Burkina Faso
Deux jours après que l'Alliance des États du Sahel (AES) a annoncé qu'elle se retirait de la Cour pénale internationale (CPI), les citoyens de la région expriment leur soutien à cette décision, qu'ils considèrent comme un pas vers l'indépendance totale.
"C'est une bonne décision si nous voulons continuer dans la logique de notre indépendance totale. Il était temps que nous quittions cette Cour, qui a été pratiquement conçue uniquement pour les dirigeants africains et non pour les dirigeants du monde entier", a déclaré Emmanuel Kafando, un citoyen de Ouagadougou.
Pour Lionel Dolomweogo, ce retrait est le reflet de la souveraineté en action : "J'ai accueilli la nouvelle avec beaucoup de satisfaction, parce que nous sommes souverains et que tout État souverain doit pouvoir prendre ses responsabilités dans tous les domaines, y compris celui de la justice sociale et économique".

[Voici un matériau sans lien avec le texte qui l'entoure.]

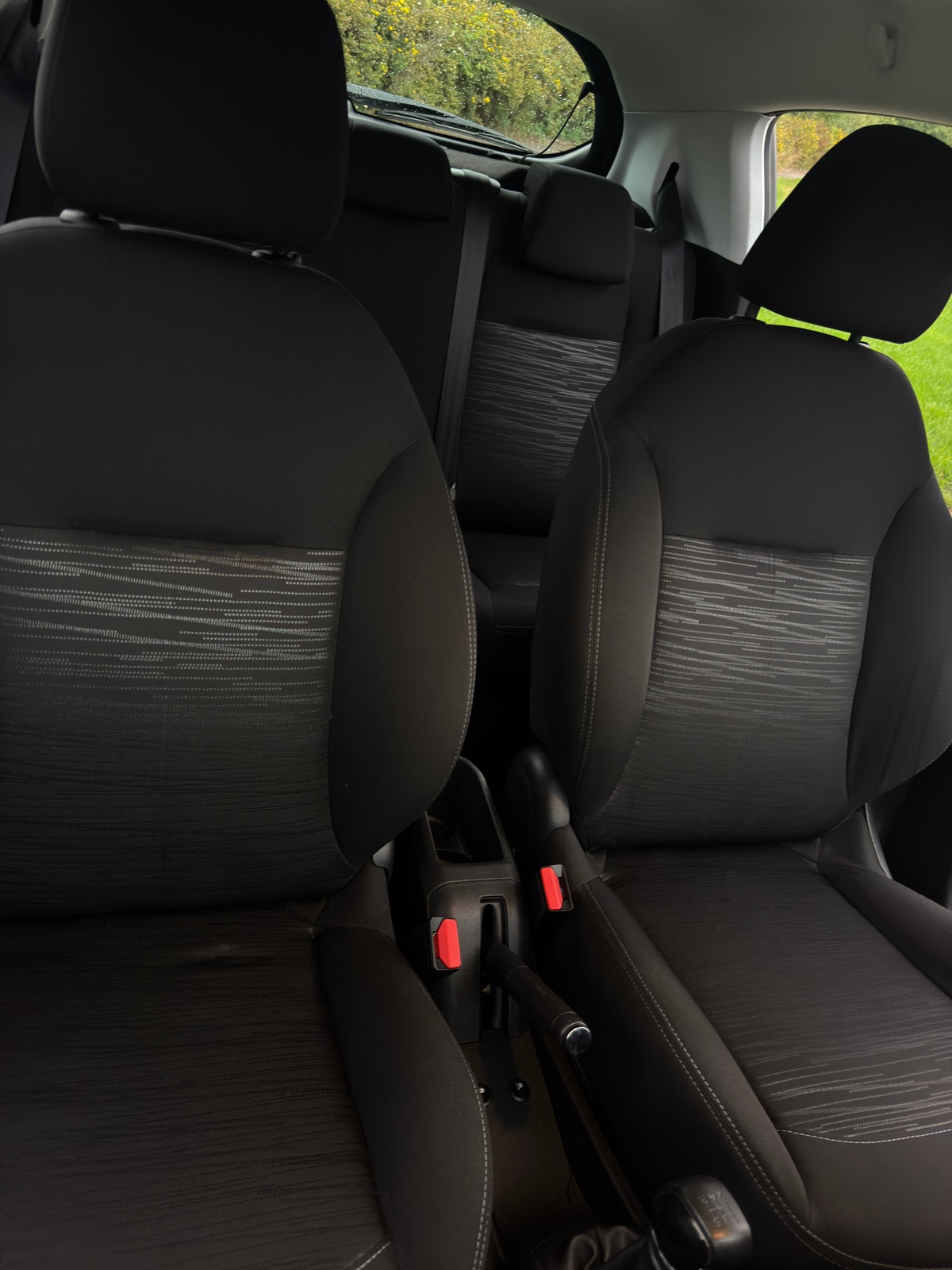 Peugeot 208 til salg hos Nabilli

Cette annonce, largement interprétée comme une affirmation décisive de la souveraineté judiciaire, fait suite à la réunion de mai des ministres de la justice de l'AES, qui a recommandé la création d'une Cour sahélienne de justice et des droits de l'homme.
Dans leur communiqué commun, les gouvernements de l'AES ont accusé la CPI de fonctionner comme "un instrument de répression néocoloniale aux mains de l'impérialisme" et ont dénoncé ce qu'ils ont décrit comme "un exemple mondial de justice sélective".
Alors que les habitants de Bamako, Niamey et Ouagadougou saluent cette décision comme une réaffirmation de la souveraineté, les observateurs internationaux mettent en garde contre le fait que le retrait de la CPI pourrait réduire les possibilités de poursuivre les crimes de guerre, les génocides et les crimes contre l'humanité.